Une discrimination de plus?
Publié : 23 juin 2006
Source, edition du 23 juin 2006Mieux vaut bien se porter quand on fait partie des plus démunis. 41 % des médecins spécialistes et 39 % des dentistes refuseraient de prendre en charge les bénéficiaires
de la couverture maladie universelle (CMU). Tel est, en tout cas, le résultat d’une enquête menée par le Fonds CMU, selon la méthode “testing”. Elle consiste à se faire passer auprès des praticiens, au téléphone, pour un bénéficiaire de la
CMU ou un assuré ordinaire et tenter d’obtenir un rendez-vous. L’objectif étant clairement de démontrer s’il y a discrimination ou pas. Or, selon ce test, “les médecins ne respectent pas la loi CMU de 1999, qui garantit la gratuité
des soins aux personnes sans ressources, ni leur déontologie qui impose de soigner n’importe quel patient”, s’insurge Jean-François Chadelat, directeur du Fonds CMU. Si 1,6 %
seulement des généralistes de secteur 1 (ceux qui appliquent les tarifs de la Sécurité sociale) n’acceptent pas les patients les plus pauvres, le chiffre grimpe à 4,8 % pour leurs confrères de secteur 2, aux honoraires libres.
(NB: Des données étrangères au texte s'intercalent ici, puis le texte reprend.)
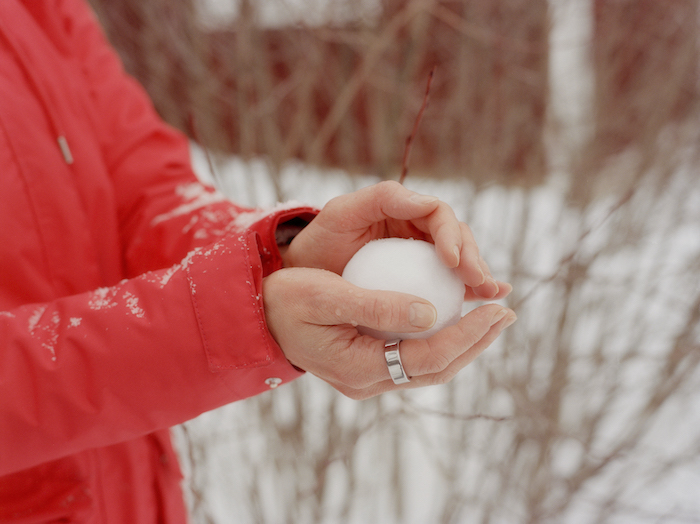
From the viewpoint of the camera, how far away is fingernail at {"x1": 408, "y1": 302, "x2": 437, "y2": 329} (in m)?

La palme
des refus revient aux gynécologues et aux psychiatres,
avec des taux respectifs de 44 % et 50 %. Le Fonds CMU invoque le manque à gagner des praticiens pour expliquer ces comportements. Un patient CMU n’avance rien, et la Sécurité sociale ne rembourse pas les dépassements d’honoraires. “Faux”, rétorque Jean- Claude Michel, président de la Confédération nationale des syndicats dentaires, qui impute
ces pratiques aux “problèmes règlementaires et informatiques” imposés par les caisses d’assurance maladie. Il dénonce aussi les “incivilités” dont font preuve certains de ces patients, qui abusent des consultations. Les médecins
remettent en cause le principe de l’enquête, réalisée seulement sur six départements, qui, selon eux, ne reflète pas la réalité. Alerté, le ministre de la Santé, Xavier Bertrand, a
demandé des sanctions dès hier soir. L’Ordre des médecins a adressé un rappel à ses troupes. Plus de 4,8 millions de personnes bénéficiaient de la CMU en 2005. Il en coûte 1,4 milliard d’euros par an à la Sécu.